## EXERCISE BRIEF
Print all entries word for word.

## Dataset records

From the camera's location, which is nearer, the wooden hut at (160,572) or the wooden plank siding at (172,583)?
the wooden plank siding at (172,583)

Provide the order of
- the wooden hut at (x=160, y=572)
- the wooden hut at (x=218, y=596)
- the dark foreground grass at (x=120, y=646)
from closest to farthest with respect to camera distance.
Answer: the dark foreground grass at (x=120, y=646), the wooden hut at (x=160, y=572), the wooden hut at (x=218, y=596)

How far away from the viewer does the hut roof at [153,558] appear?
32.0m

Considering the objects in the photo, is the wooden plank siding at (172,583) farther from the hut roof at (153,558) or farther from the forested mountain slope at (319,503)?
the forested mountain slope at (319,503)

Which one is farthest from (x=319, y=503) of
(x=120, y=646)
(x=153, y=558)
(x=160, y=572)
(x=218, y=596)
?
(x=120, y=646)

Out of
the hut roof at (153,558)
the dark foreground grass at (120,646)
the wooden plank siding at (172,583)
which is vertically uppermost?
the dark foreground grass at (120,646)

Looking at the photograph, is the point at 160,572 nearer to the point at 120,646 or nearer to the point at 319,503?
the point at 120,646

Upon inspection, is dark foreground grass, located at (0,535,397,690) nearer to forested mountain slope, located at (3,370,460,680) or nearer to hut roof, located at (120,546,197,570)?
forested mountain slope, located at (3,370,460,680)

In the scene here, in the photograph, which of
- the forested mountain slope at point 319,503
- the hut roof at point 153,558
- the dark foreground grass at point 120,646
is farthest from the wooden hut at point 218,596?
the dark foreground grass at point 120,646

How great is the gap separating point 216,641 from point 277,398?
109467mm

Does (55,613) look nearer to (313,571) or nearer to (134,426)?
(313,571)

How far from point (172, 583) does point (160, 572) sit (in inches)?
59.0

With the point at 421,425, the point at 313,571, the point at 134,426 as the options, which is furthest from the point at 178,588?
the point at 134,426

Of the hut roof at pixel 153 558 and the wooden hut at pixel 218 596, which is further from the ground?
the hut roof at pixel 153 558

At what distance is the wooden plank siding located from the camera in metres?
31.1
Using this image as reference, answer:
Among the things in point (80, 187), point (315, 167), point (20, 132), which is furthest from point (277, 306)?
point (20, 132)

## FINAL RESULT
From the camera's location, which is nearer, the wooden hut at (160,572) or the wooden plank siding at (172,583)?
the wooden plank siding at (172,583)

Provide the order of
- the wooden hut at (x=160, y=572)
- the wooden hut at (x=218, y=596)
- the dark foreground grass at (x=120, y=646)
from closest to farthest with respect to camera distance.
Answer: the dark foreground grass at (x=120, y=646), the wooden hut at (x=160, y=572), the wooden hut at (x=218, y=596)

How far away from the viewer does the hut roof at [153,558] appear?
32.0m

Considering the objects in the photo, is the wooden plank siding at (172,583) farther from the hut roof at (153,558) or farther from the forested mountain slope at (319,503)?
the forested mountain slope at (319,503)

Which one is farthest from (x=319, y=503) of
(x=120, y=646)
(x=153, y=558)
(x=160, y=572)
(x=218, y=596)
?
(x=120, y=646)

Out of
the hut roof at (153,558)
the dark foreground grass at (120,646)
the wooden plank siding at (172,583)
which is vertically uppermost?
the dark foreground grass at (120,646)

Looking at the photograph, is the point at 160,572 nearer to the point at 120,646 or nearer to the point at 319,503?
the point at 120,646

Upon inspection, is dark foreground grass, located at (0,535,397,690) nearer to forested mountain slope, located at (3,370,460,680) or nearer to hut roof, located at (120,546,197,570)?
forested mountain slope, located at (3,370,460,680)

In the scene here, in the photograph, which of
- the forested mountain slope at point 319,503
- the hut roof at point 153,558
- the dark foreground grass at point 120,646
is farthest from the wooden hut at point 218,596?
the dark foreground grass at point 120,646

How great is the gap separating point 216,641 from point 277,398?
109467mm

Does (55,613) look nearer to (313,571) or nearer to (134,426)?
(313,571)

How far from point (172, 583) does point (160, 572) sit (in inches)?
59.0

With the point at 421,425, the point at 313,571, the point at 134,426 as the options, which is furthest from the point at 178,588?
the point at 134,426

Of the hut roof at pixel 153 558 and the wooden hut at pixel 218 596, which is further from the ground?
the hut roof at pixel 153 558

At what distance is the wooden plank siding located from the camera in metres?
31.1
Using this image as reference, answer:
Among the things in point (80, 187), point (315, 167), point (20, 132), which is furthest from point (277, 306)?
point (20, 132)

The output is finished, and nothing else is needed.